At just the same time that Debussy’s influence took wing, jazz was evolving out of a century’s worth of musical cross-pollination in New Orleans. Within two decades’ time, Jelly Roll Morton and Duke Ellington appeared as the first composers to combine the improvisatory essence of jazz with predefined compositional forms that enhanced both qualities. To make theme-and-variations work as they’re being spontaneously created is something that has remained the ultimate challenge to those who would write and/or play jazz. Maria Schneider has found her own voice in the jazz tradition by consistently transcending its all-too-frequently restricting traditional borders. Like Ellington, she can take virtually any music and refract it through her own aesthetic lens.

Schneider has translated the hypnotic quality of the hard-swinging 4/4 beat that remains at the root of jazz’s rhythmic tree and transmuted it into any number of more complex meters and shapes. At times, you may be reminded of Steve Reich when confronting the repeated figures Schneider favors, but that is as far as the comparison can go. Her compositions challenge improvisers to hang their variations over rhythmic and harmonic shapes that would have stymied many of their predecessors. At a time when so much of jazz has become ultimately very conventional and conformist, Schneider’s music comprises so many layers that a casual listen will not suffice.

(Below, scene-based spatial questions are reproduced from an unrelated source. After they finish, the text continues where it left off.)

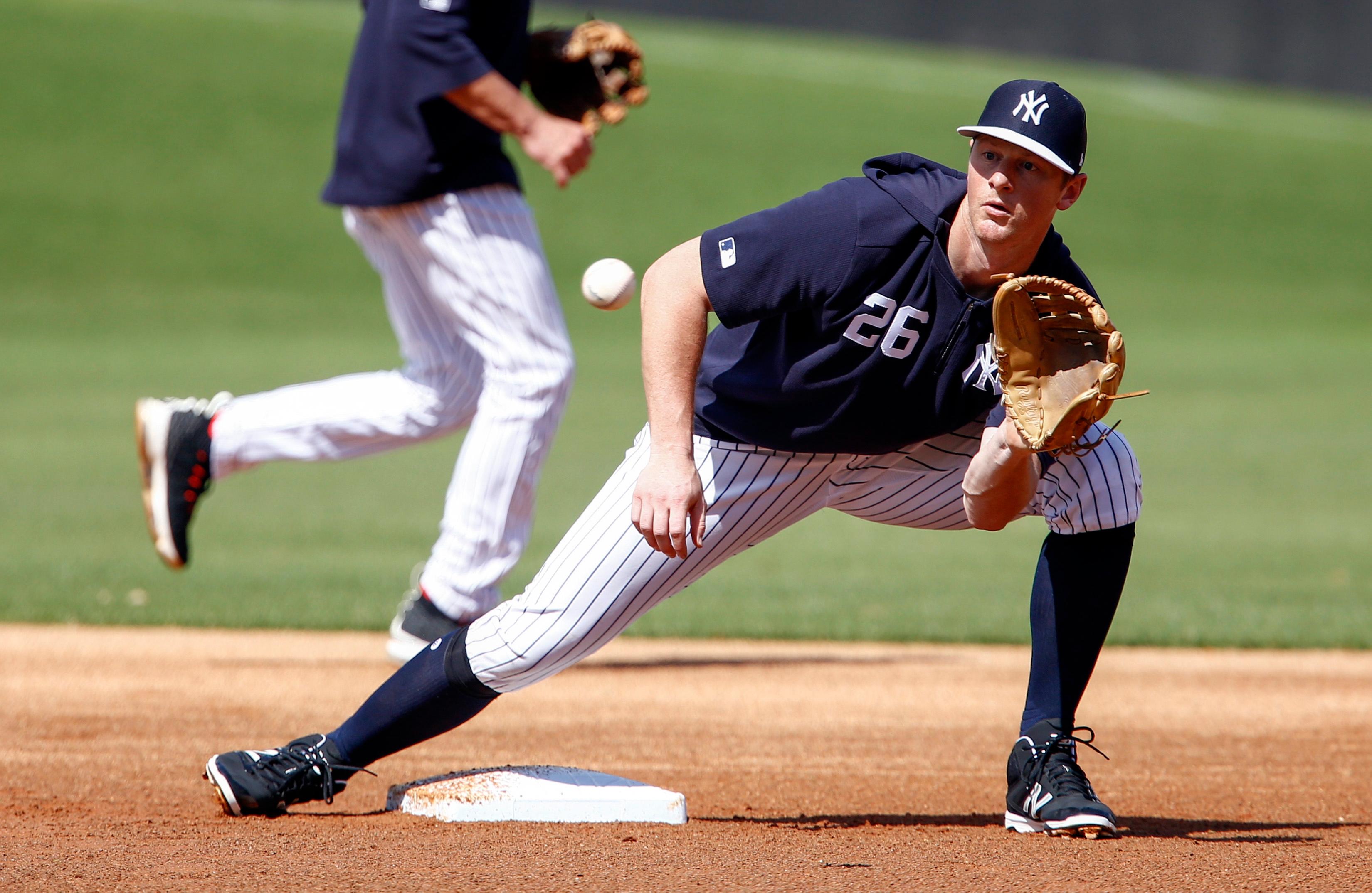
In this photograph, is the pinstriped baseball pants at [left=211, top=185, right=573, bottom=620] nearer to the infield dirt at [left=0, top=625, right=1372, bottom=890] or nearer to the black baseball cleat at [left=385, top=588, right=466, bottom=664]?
the black baseball cleat at [left=385, top=588, right=466, bottom=664]

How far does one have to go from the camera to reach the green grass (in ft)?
20.6

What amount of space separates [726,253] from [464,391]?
2020 mm

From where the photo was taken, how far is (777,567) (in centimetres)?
718

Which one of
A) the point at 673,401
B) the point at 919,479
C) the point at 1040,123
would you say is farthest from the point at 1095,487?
the point at 673,401

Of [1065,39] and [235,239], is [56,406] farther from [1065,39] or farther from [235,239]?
[1065,39]

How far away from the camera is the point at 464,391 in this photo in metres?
4.58

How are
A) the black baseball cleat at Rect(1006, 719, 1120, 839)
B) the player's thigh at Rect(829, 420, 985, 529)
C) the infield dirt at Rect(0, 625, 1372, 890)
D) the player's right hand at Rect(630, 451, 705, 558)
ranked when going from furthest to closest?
the player's thigh at Rect(829, 420, 985, 529)
the black baseball cleat at Rect(1006, 719, 1120, 839)
the player's right hand at Rect(630, 451, 705, 558)
the infield dirt at Rect(0, 625, 1372, 890)

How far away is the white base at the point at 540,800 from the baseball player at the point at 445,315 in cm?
133

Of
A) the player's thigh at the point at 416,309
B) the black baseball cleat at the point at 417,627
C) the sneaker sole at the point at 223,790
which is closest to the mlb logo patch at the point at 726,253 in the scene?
the sneaker sole at the point at 223,790

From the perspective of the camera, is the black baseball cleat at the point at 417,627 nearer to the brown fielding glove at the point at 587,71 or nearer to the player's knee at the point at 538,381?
the player's knee at the point at 538,381

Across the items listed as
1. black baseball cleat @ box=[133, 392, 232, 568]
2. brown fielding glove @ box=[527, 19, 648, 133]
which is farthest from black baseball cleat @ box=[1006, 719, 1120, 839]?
black baseball cleat @ box=[133, 392, 232, 568]

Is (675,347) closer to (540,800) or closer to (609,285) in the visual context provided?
(609,285)

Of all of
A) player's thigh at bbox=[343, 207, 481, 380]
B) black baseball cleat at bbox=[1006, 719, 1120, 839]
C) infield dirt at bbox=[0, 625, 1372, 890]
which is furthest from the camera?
player's thigh at bbox=[343, 207, 481, 380]

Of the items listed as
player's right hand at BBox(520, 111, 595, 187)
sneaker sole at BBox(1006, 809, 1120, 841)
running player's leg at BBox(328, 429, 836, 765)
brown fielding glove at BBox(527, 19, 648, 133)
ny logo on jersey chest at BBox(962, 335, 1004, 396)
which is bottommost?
sneaker sole at BBox(1006, 809, 1120, 841)
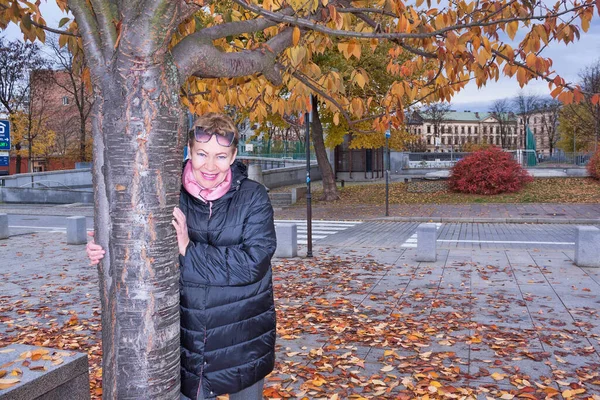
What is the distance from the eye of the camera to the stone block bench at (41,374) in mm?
2773

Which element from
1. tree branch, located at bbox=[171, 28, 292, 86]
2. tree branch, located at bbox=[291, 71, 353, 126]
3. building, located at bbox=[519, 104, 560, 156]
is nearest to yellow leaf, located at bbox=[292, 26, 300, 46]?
tree branch, located at bbox=[171, 28, 292, 86]

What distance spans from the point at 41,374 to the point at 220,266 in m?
1.21

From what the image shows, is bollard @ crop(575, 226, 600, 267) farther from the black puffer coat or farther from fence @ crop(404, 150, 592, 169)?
fence @ crop(404, 150, 592, 169)

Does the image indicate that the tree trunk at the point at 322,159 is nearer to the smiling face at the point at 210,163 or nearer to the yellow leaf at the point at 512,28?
the yellow leaf at the point at 512,28

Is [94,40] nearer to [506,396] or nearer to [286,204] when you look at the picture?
[506,396]

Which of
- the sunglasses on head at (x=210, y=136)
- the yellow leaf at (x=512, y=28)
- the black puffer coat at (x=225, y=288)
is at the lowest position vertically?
the black puffer coat at (x=225, y=288)

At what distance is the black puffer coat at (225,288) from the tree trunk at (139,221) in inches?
6.2

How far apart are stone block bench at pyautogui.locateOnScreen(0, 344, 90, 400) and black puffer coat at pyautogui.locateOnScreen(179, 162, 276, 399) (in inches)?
30.7

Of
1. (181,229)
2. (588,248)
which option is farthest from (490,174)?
(181,229)

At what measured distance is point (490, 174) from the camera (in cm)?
2334

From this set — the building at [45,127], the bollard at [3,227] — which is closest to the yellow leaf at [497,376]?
the bollard at [3,227]

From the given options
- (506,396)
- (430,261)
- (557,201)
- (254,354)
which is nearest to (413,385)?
(506,396)

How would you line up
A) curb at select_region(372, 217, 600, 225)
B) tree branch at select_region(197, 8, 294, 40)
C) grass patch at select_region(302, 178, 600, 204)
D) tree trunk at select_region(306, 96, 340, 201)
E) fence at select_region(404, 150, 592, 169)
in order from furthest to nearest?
fence at select_region(404, 150, 592, 169)
tree trunk at select_region(306, 96, 340, 201)
grass patch at select_region(302, 178, 600, 204)
curb at select_region(372, 217, 600, 225)
tree branch at select_region(197, 8, 294, 40)

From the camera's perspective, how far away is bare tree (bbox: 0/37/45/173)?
40.5 m
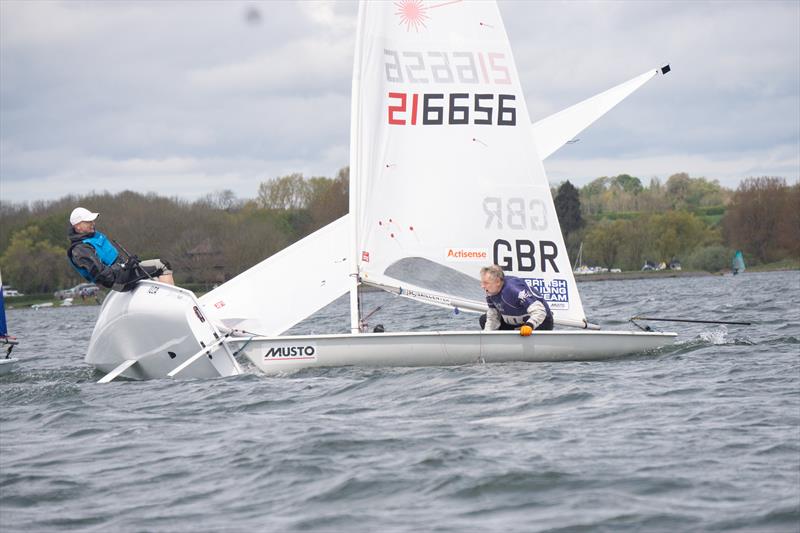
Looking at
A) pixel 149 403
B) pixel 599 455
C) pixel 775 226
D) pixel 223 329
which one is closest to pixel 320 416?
pixel 149 403

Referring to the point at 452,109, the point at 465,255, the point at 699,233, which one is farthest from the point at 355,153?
the point at 699,233

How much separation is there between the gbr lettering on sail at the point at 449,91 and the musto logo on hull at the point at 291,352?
2111 millimetres

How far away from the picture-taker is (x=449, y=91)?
940cm

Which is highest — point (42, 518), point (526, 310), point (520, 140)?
point (520, 140)

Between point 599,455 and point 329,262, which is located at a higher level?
point 329,262

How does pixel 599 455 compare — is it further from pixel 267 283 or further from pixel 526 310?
pixel 267 283

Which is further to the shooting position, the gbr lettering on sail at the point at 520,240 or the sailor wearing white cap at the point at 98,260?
the gbr lettering on sail at the point at 520,240

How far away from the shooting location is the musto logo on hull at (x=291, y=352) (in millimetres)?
8766

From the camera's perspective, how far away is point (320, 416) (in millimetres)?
6898

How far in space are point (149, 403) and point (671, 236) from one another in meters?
62.4

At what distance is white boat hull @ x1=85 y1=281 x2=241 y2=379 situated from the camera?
8.95 meters

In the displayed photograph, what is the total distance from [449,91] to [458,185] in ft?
2.63

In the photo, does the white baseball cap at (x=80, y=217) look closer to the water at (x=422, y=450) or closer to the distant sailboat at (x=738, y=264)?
the water at (x=422, y=450)

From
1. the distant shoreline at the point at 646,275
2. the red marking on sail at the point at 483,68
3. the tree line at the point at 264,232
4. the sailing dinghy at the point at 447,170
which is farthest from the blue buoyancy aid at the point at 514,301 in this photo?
the distant shoreline at the point at 646,275
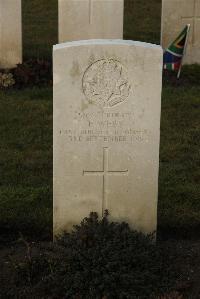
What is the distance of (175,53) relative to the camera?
31.9 ft

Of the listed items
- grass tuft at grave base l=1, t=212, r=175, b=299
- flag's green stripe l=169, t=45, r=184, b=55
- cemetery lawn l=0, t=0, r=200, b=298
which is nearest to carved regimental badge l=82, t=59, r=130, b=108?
grass tuft at grave base l=1, t=212, r=175, b=299

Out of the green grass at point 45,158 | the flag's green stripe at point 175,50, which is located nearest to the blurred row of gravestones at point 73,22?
the green grass at point 45,158

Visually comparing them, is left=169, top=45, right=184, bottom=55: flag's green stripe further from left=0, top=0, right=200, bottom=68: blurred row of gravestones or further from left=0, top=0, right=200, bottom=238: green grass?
left=0, top=0, right=200, bottom=68: blurred row of gravestones

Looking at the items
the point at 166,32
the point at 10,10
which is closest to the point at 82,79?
the point at 10,10

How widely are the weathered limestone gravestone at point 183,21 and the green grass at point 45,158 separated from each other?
0.42 metres

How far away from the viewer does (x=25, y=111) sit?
8.93m

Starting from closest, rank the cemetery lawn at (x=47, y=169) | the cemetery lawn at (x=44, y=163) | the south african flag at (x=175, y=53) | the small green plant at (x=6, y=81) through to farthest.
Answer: the cemetery lawn at (x=47, y=169)
the cemetery lawn at (x=44, y=163)
the south african flag at (x=175, y=53)
the small green plant at (x=6, y=81)

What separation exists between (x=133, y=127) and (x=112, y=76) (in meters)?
0.39

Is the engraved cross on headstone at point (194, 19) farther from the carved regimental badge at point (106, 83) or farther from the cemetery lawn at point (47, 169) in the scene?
the carved regimental badge at point (106, 83)

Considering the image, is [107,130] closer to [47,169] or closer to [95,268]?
[95,268]

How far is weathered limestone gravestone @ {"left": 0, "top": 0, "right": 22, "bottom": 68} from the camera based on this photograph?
34.1 feet

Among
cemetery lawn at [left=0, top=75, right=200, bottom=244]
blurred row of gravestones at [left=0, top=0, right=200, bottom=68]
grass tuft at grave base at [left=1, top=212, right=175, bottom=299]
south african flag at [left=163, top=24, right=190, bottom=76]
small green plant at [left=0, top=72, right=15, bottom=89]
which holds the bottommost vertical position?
grass tuft at grave base at [left=1, top=212, right=175, bottom=299]

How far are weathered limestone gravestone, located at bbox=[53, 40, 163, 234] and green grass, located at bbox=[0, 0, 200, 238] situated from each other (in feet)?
2.06

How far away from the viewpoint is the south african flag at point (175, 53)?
31.5 ft
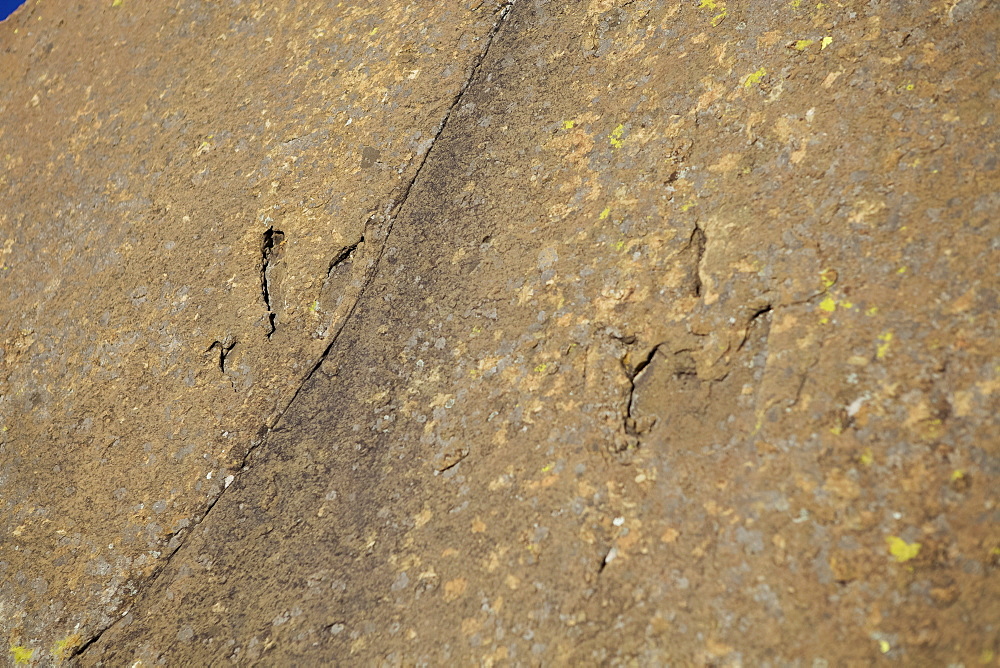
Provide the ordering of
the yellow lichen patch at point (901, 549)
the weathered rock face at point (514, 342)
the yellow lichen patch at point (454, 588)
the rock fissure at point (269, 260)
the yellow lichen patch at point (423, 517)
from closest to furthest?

Almost like a Chinese box, there are layers upon layers of a kind of simple complexity to her music that reveals itself only upon repeated exposure, as does all great art.

In an interview with John Dworkin for the Web site Jazzreview.com two years ago, Schneider talked about the inspiration she receives from the soloists in her band. “I think of it like being a jeweler,” she said. “He has this really beautiful stone and he tries to create a ring to offset that stone. That’s kind of what I’m trying to do. … That’s what Gil Evans did with Miles [Davis]. That’s where I really became inspired to do that. Because Gil had this incredible way of when the sound of the soloist would come in ... Whether it would be a singer—Astrud Gilberto on the arrangements he did for her or Wayne Shorter on the Individualism of Gil Evans or Miles Davis. When that soloist comes in he’s got a way of making it such a moment. Like the sky opening and the sun coming through the clouds or something. I want to make my music that way for soloists too.”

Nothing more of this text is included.